■ PROBLEMS TO WORK ON:
a) Write out the passage of the ejabberd thread between "I am running Gentoo" and "the Jab_simul server.", inclusive.
b) Please list every path in the startup command line of the ejabberd thread that begins with a slash.

■ DOCUMENT TEXT:
As far as I can tell it crashes even before it uses swap, I
had one test where it didn’t use swap space at all. Were you able to find
any reason for the memory usage to shoot up like that?
Bryan
From:
ejabberd-bounces <at> jabber.ru [mailto:ejabberd-bounces <at> jabber.ru] On Behalf Of Staudinger, Ulrich
Sent: Monday, February 06, 2006
12:41 PM
To: ejabberd <at> jabber.ru
Subject: AW: [ejabberd] Jab_simul
crashing ejabberd service
That basically matches my experience.
Everything goes fine until the server
starts to swap. So,
, try to not bring it into swapping.
We have had 20k users with 1 message per 1
user in 1 minute -> 20k messages/minute on a 1GB machine for days. No
problems so far.
The restriction that i found is the
memory consumption - it goes linear up through the ceiling. With 1GB of
Ram, 22k is the max for our linux machine. .
Cheers,
Ulrich
Von:
ejabberd-bounces <at> jabber.ru [mailto:ejabberd-bounces <at> jabber.ru] Im Auftrag von Bryan Barnes
Gesendet: Montag, 6. Februar 2006
19:36
An: ejabberd <at> jabber.ru
Betreff: [ejabberd] Jab_simul
crashing ejabberd service
Hello,
I am running Ejabberd 1.0.0 with Erlang 10B-8. I am using Jab_simul to
benchmark the system, and am using
http://tkabber.jabber.ru/files/badlop/jab_simul.xml.chat60 as a baseline for my
testing. I have modified it for my server, and turned off rostering. I can run
the test successfully, and as I lower the message frequency my performance
degrades as I expected it to. However, I notice that during these tests my
server occasionally spikes in memory usage and begins using swap space, then
the jabber service refuses all further connections.
The test will run with no errors for about an hour with message
frequency of 500 ms, then in the space of 5 minutes the memory usage will spike
from 400MB to 2GB and the swap space usage will jump from 0MB to 1GB. Then all
current connections are dumped and all further connections are refused. Even if
I restart the ejabberd service I am unable to log in, and have to restart the
server before I can connect again.
I am running Gentoo 2.6.14-r5 with 2GB of memory and a 1GB NIC. I have
ejabberd starting as a service with the following command line:
ulimit -n 15000;/usr/local/bin/erl -pa /var/lib/ejabberd/ebin -sname
ejabberd -s ejabberd -env ERL_MAX_PORTS 5000 -env ERL_MAX_ETS_TABLES 20000
-ejabberd config \"/etc/ejabberd/ejabberd.cfg\" log-path
\"/var/log/ejabberd.log\" -sasl sasl_error_logger
\{file,\"var/log/ejabberd/sasl.log\"\} -mnesia dir
\"var/lib/ejabberd/spool\" +P 250000 +K true -detached
After troubleshooting:
No error messages appear on the ejabberd server,
I checked the ejabberd.log, sasl.log, and the server logs. All of the errors
appeared on the Jab_simul server.

■ RECORDS SHOWN:
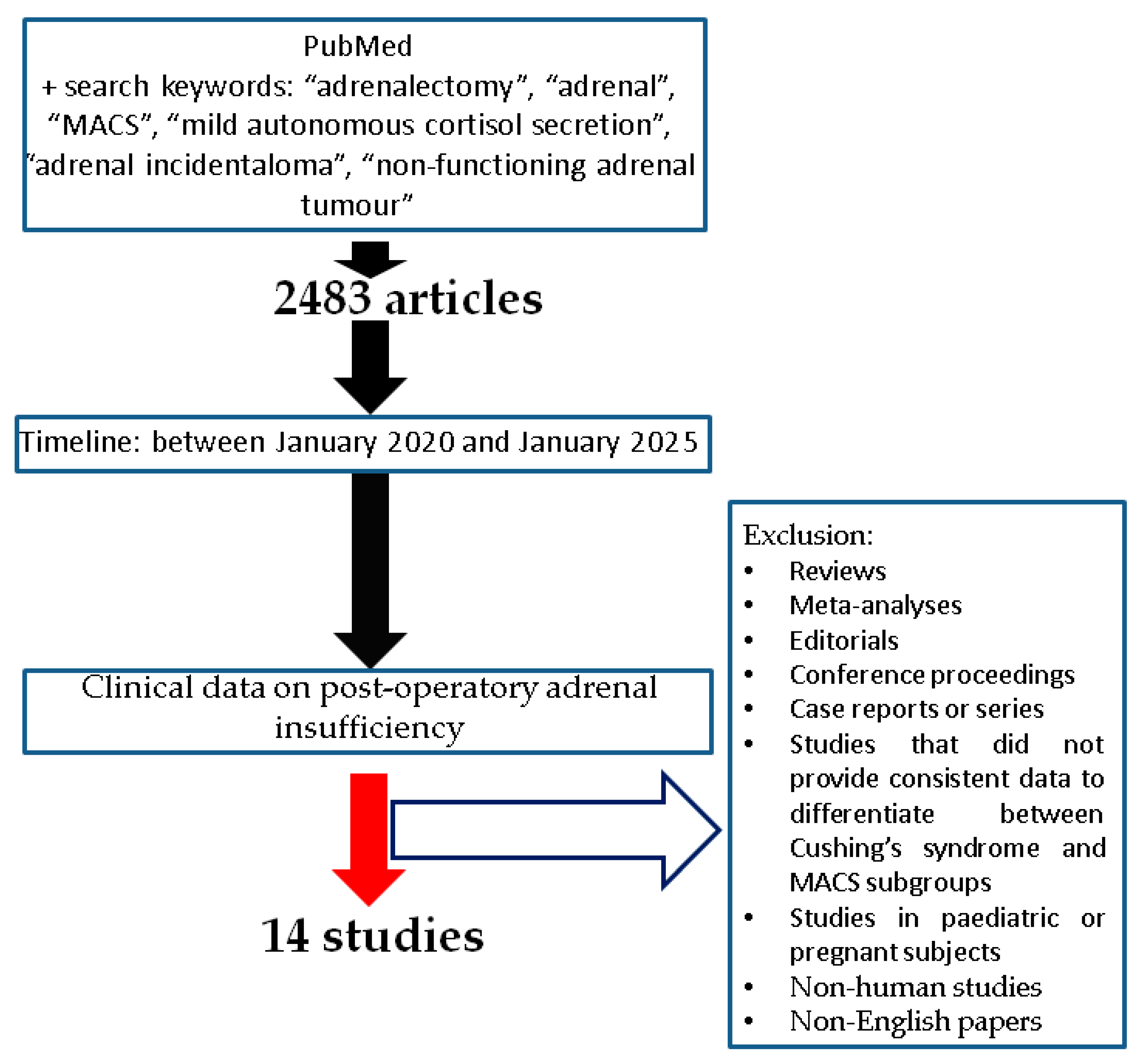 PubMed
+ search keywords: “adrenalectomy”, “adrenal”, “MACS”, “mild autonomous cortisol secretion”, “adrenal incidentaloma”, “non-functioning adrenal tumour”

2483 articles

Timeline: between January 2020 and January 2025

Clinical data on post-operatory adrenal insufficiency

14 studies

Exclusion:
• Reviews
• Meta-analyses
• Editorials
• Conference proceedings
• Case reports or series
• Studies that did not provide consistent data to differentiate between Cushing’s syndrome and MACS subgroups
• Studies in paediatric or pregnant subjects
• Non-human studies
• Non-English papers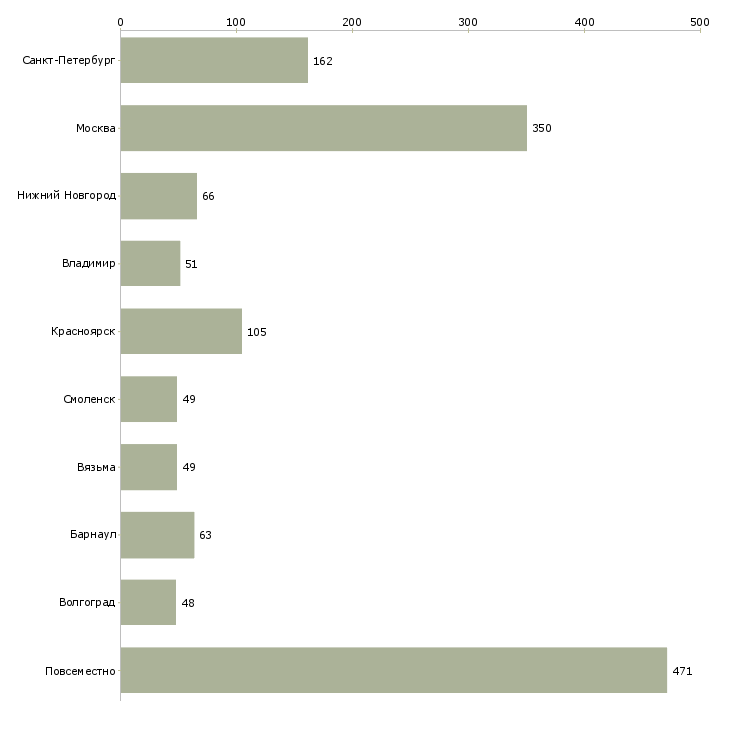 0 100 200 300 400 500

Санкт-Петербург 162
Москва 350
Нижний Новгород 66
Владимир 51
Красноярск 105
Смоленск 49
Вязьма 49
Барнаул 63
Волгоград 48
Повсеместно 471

■ SOLUTION LIST:
a)
I am running Gentoo 2.6.14-r5 with 2GB of memory and a 1GB NIC. I have
ejabberd starting as a service with the following command line:
ulimit -n 15000;/usr/local/bin/erl -pa /var/lib/ejabberd/ebin -sname
ejabberd -s ejabberd -env ERL_MAX_PORTS 5000 -env ERL_MAX_ETS_TABLES 20000
-ejabberd config \"/etc/ejabberd/ejabberd.cfg\" log-path
\"/var/log/ejabberd.log\" -sasl sasl_error_logger
\{file,\"var/log/ejabberd/sasl.log\"\} -mnesia dir
\"var/lib/ejabberd/spool\" +P 250000 +K true -detached
After troubleshooting:
No error messages appear on the ejabberd server,
I checked the ejabberd.log, sasl.log, and the server logs. All of the errors
appeared on the Jab_simul server.

b)
/usr/local/bin/erl
/var/lib/ejabberd/ebin
/etc/ejabberd/ejabberd.cfg
/var/log/ejabberd.log